A Renaissance Revival style rowhouse designed by Charles T. Mott and built in 1891-92, and altered in 1923. Application is to install a stoop, alter the areaway, construct rooftop and rear additions, and excavate the rear yard.

Mansard roofs should terminate as mansards, and this mass on top, including the glass railing behind the dormer windows, clashes with the building’s design. A small addition could have been hidden toward the rear of this roof, but this is not modest whatsoever.

 LPC determination: APPROVED

Item 23
CERTIFICATE OF APPROPRIATENESS
BOROUGH OF MANHATTAN
180406- Block 1390, lot 12-
11-15 East 75th Street – Upper East Side Historic District

 

Two Queen Anne style rowhouses designed by William E. Mowbray and built in 1887-89; and one rowhouse originally built in the Queene Anne style in 1887-89 and redesigned in the neo-Federal style by Henry Polhemus in 1923. Application is to replace the front façade of 11 East 75th Street; and alter the areaway and rear facades, remove party walls, construct rooftop additions, excavate the cellar and create green walls in the rear yard at all three houses.

Combining three individual mansions into one is a whole new level of egregious consumption, and HDC can only hope that the owner will have a sensitivity to these homes and to this block commensurate with the amount of space that is being taken over here.

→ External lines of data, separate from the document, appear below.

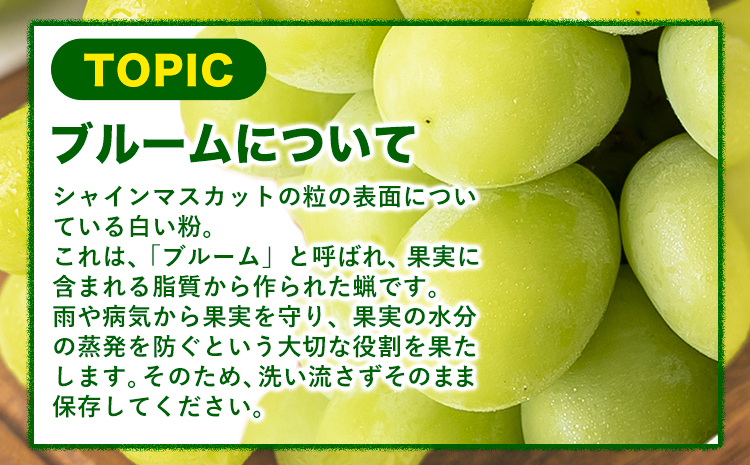 TOPIC

ブルームについて

シャインマスカットの粒の表面についている白い粉。
これは、「ブルーム」と呼ばれ、果実に含まれる脂質から作られた蝋です。
雨や病気から果実を守り、果実の水分の蒸発を防ぐという大切な役割を果たします。そのため、洗い流さずそのまま保存してください。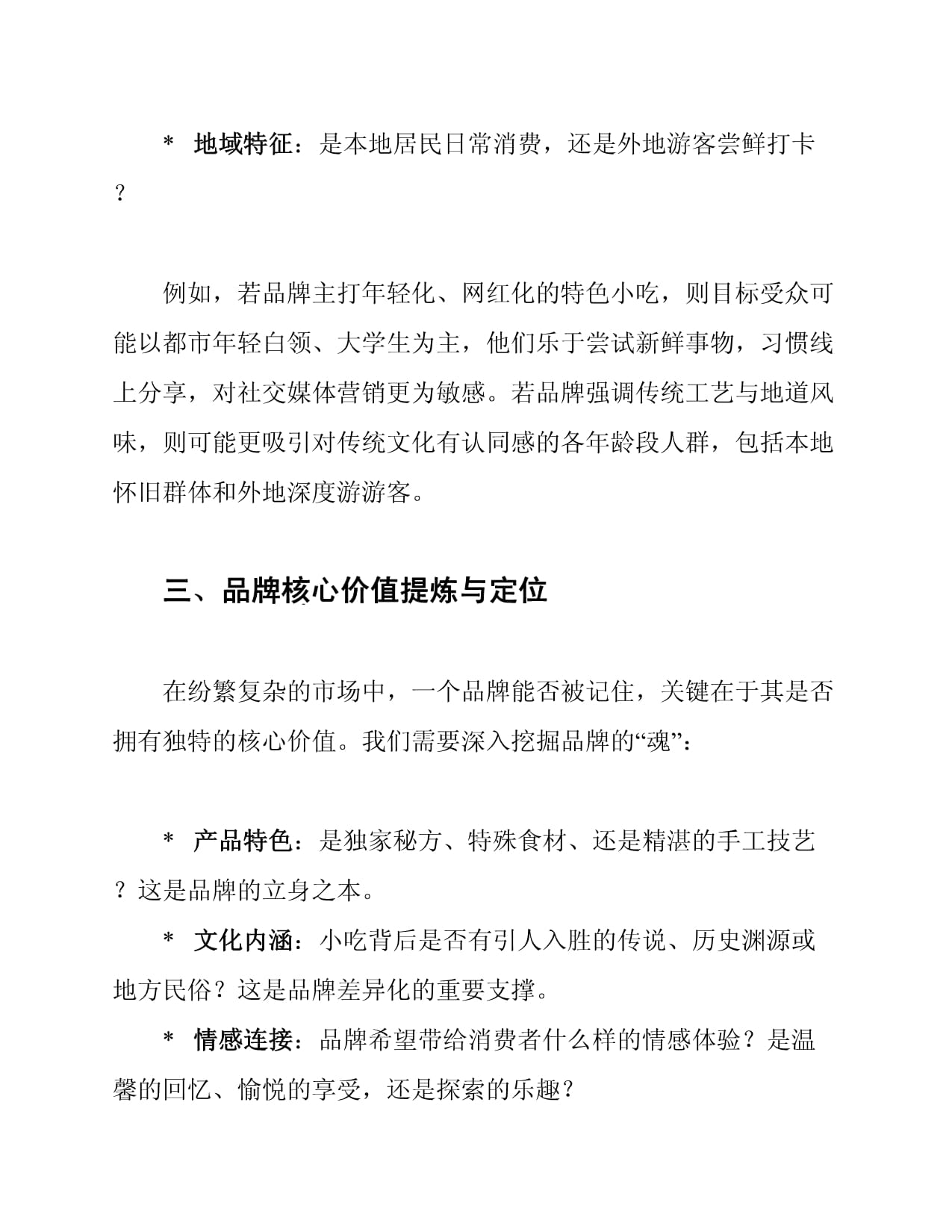 * 地域特征：是本地居民日常消费，还是外地游客尝鲜打卡？

例如，若品牌主打年轻化、网红化的特色小吃，则目标受众可能以都市年轻白领、大学生为主，他们乐于尝试新鲜事物，习惯线上分享，对社交媒体营销更为敏感。若品牌强调传统工艺与地道风味，则可能更吸引对传统文化有认同感的各年龄段人群，包括本地怀旧群体和外地深度游游客。

三、品牌核心价值提炼与定位

在纷繁复杂的市场中，一个品牌能否被记住，关键在于其是否拥有独特的核心价值。我们需要深入挖掘品牌的“魂”：

* 产品特色：是独家秘方、特殊食材、还是精湛的手工技艺？这是品牌的立身之本。

* 文化内涵：小吃背后是否有引人入胜的传说、历史渊源或地方民俗？这是品牌差异化的重要支撑。

* 情感连接：品牌希望带给消费者什么样的情感体验？是温馨的回忆、愉悦的享受，还是探索的乐趣？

To that end, it is absolutely inappropriate to destroy the façade of no. 11. It is not an alteration in any way, but rather, a demolition. There is more than a dollars and cents price tag when one purchases history, there is also the cost of intelligent stewardship and this proposal is anything but.

It is well established that 1920s neo-Federal and neo-Georgian alterations are a character-defining attributes of the Upper East Side’s townhouses, rather than mistakes that must be corrected. The applicant showed several examples of this building type throughout the neighborhood as justification to get rid of it, but we feel all of these examples are clear arguments that this style has a well established home within the district. With the party walls being ripped out, HDC wonders how this building will not read as a large shell from the street? In the past, LPC has assured that these multi-building conversions maintain an appearance of individual homes from the street, and we hope every effort is made here as well. Finally, the rear façades’ obliteration renders this project to facadism, at best.